Repeat the entries below exactly, pictures excluded.

--

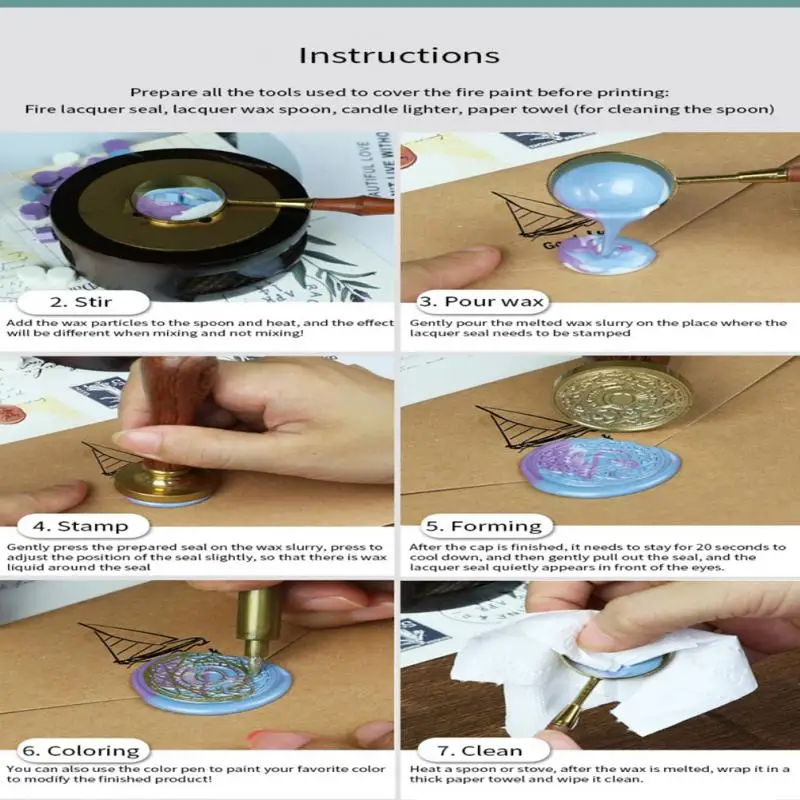 Instructions

Prepare all the tools used to cover the fire paint before printing:
Fire lacquer seal, lacquer wax spoon, candle lighter, paper towel (for cleaning the spoon)

2. Stir

Add the wax particles to the spoon and heat, and the effect will be different when mixing and not mixing!

3. Pour wax

Gently pour the melted wax slurry on the place where the lacquer seal needs to be stamped

4. Stamp

Gently press the prepared seal on the wax slurry, press to adjust the position of the seal slightly, so that there is wax liquid around the seal

5. Forming

After the cap is finished, it needs to stay for 20 seconds to cool down, and then gently pull out the seal, and the lacquer seal quietly appears in front of the eyes.

6. Coloring

You can also use the color pen to paint your favorite color to modify the finished product!

7. Clean

Heat a spoon or stove, after the wax is melted, wrap it in a thick paper towel and wipe it clean.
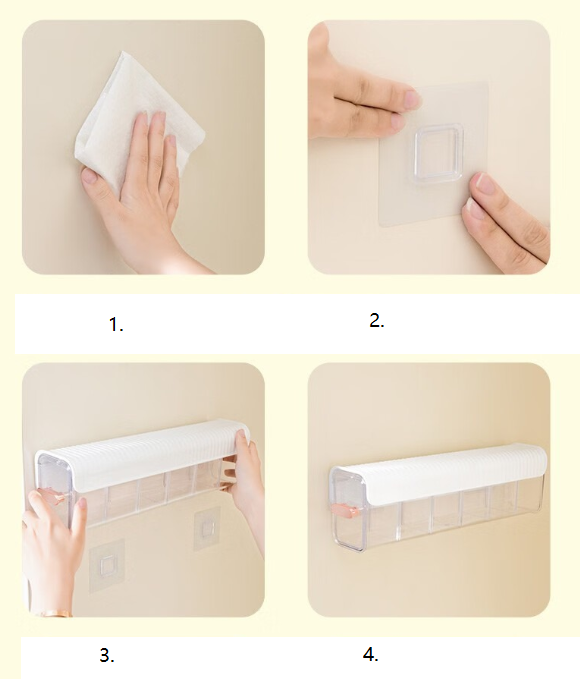 1.

2.

3.

4.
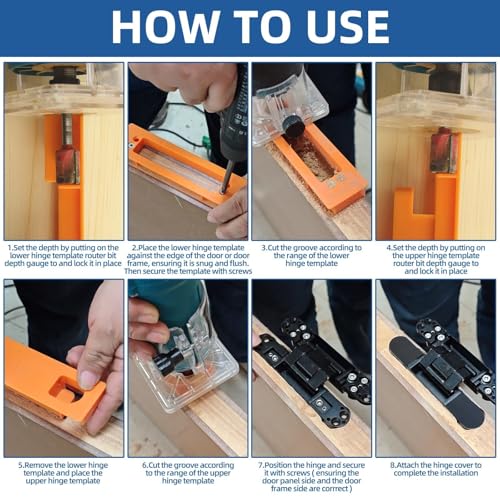 HOW TO USE

1.Set the depth by putting on the lower hinge template router bit depth gauge to and lock it in place

2.Place the lower hinge template against the edge of the door or door frame, ensuring it is snug and flush. Then secure the template with screws

3.Cut the groove according to the range of the lower hinge template

4.Set the depth by putting on the upper hinge template router bit depth gauge to and lock it in place

5.Remove the lower hinge template and place the upper hinge template

6.Cut the groove according to the range of the upper hinge template

7.Position the hinge and secure it with screws ( ensuring the door panel side and the door frame side are corrrect )

8.Attach the hinge cover to complete the installation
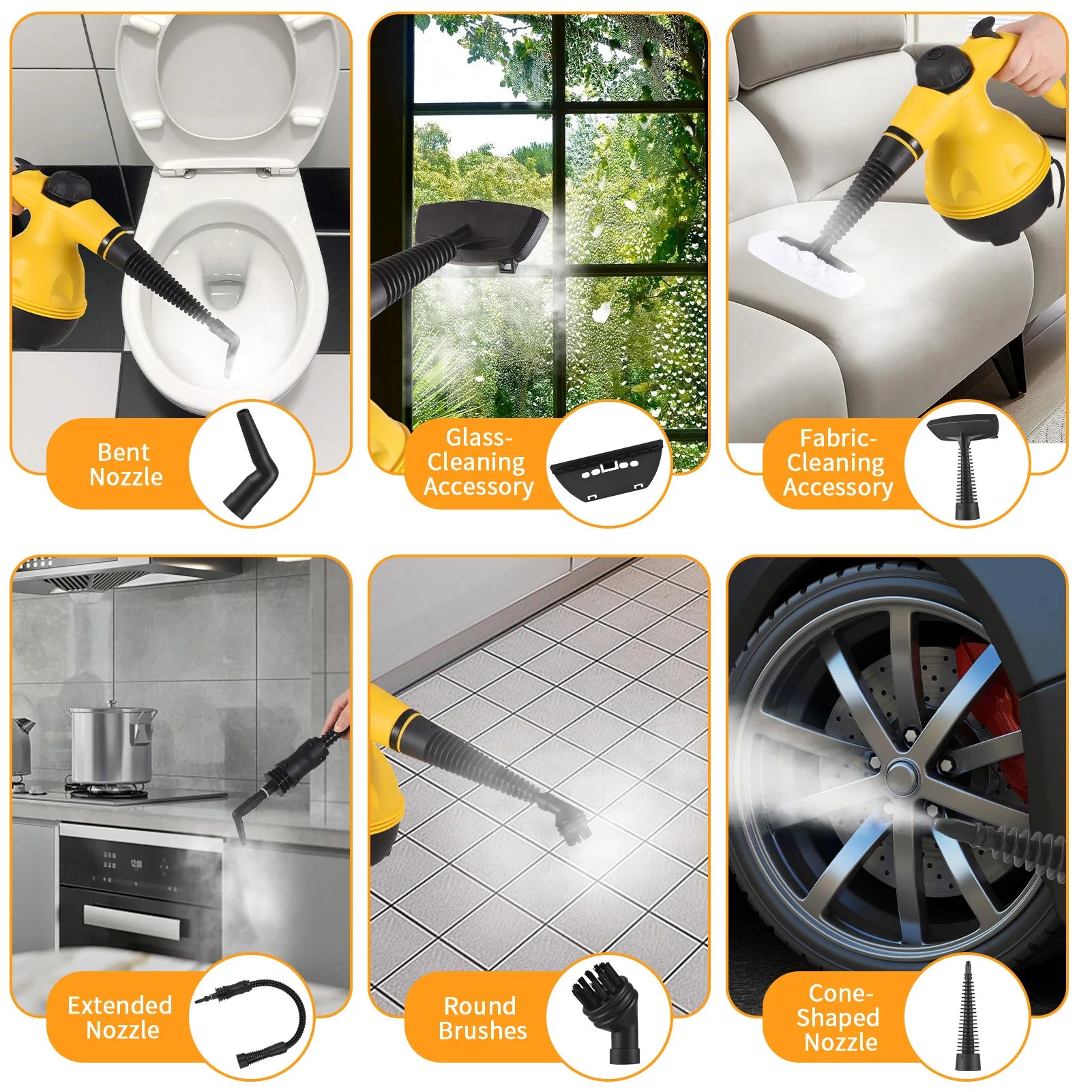 Bent Nozzle

Glass-Cleaning Accessory

Fabric-Cleaning Accessory

Extended Nozzle

Round Brushes

Cone-Shaped Nozzle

--

RESULT BELOW:
 Instructions

Prepare all the tools used to cover the fire paint before printing:
Fire lacquer seal, lacquer wax spoon, candle lighter, paper towel (for cleaning the spoon)

2. Stir

Add the wax particles to the spoon and heat, and the effect will be different when mixing and not mixing!

3. Pour wax

Gently pour the melted wax slurry on the place where the lacquer seal needs to be stamped

4. Stamp

Gently press the prepared seal on the wax slurry, press to adjust the position of the seal slightly, so that there is wax liquid around the seal

5. Forming

After the cap is finished, it needs to stay for 20 seconds to cool down, and then gently pull out the seal, and the lacquer seal quietly appears in front of the eyes.

6. Coloring

You can also use the color pen to paint your favorite color to modify the finished product!

7. Clean

Heat a spoon or stove, after the wax is melted, wrap it in a thick paper towel and wipe it clean.
 1.

2.

3.

4.
 HOW TO USE

1.Set the depth by putting on the lower hinge template router bit depth gauge to and lock it in place

2.Place the lower hinge template against the edge of the door or door frame, ensuring it is snug and flush. Then secure the template with screws

3.Cut the groove according to the range of the lower hinge template

4.Set the depth by putting on the upper hinge template router bit depth gauge to and lock it in place

5.Remove the lower hinge template and place the upper hinge template

6.Cut the groove according to the range of the upper hinge template

7.Position the hinge and secure it with screws ( ensuring the door panel side and the door frame side are corrrect )

8.Attach the hinge cover to complete the installation
 Bent Nozzle

Glass-Cleaning Accessory

Fabric-Cleaning Accessory

Extended Nozzle

Round Brushes

Cone-Shaped Nozzle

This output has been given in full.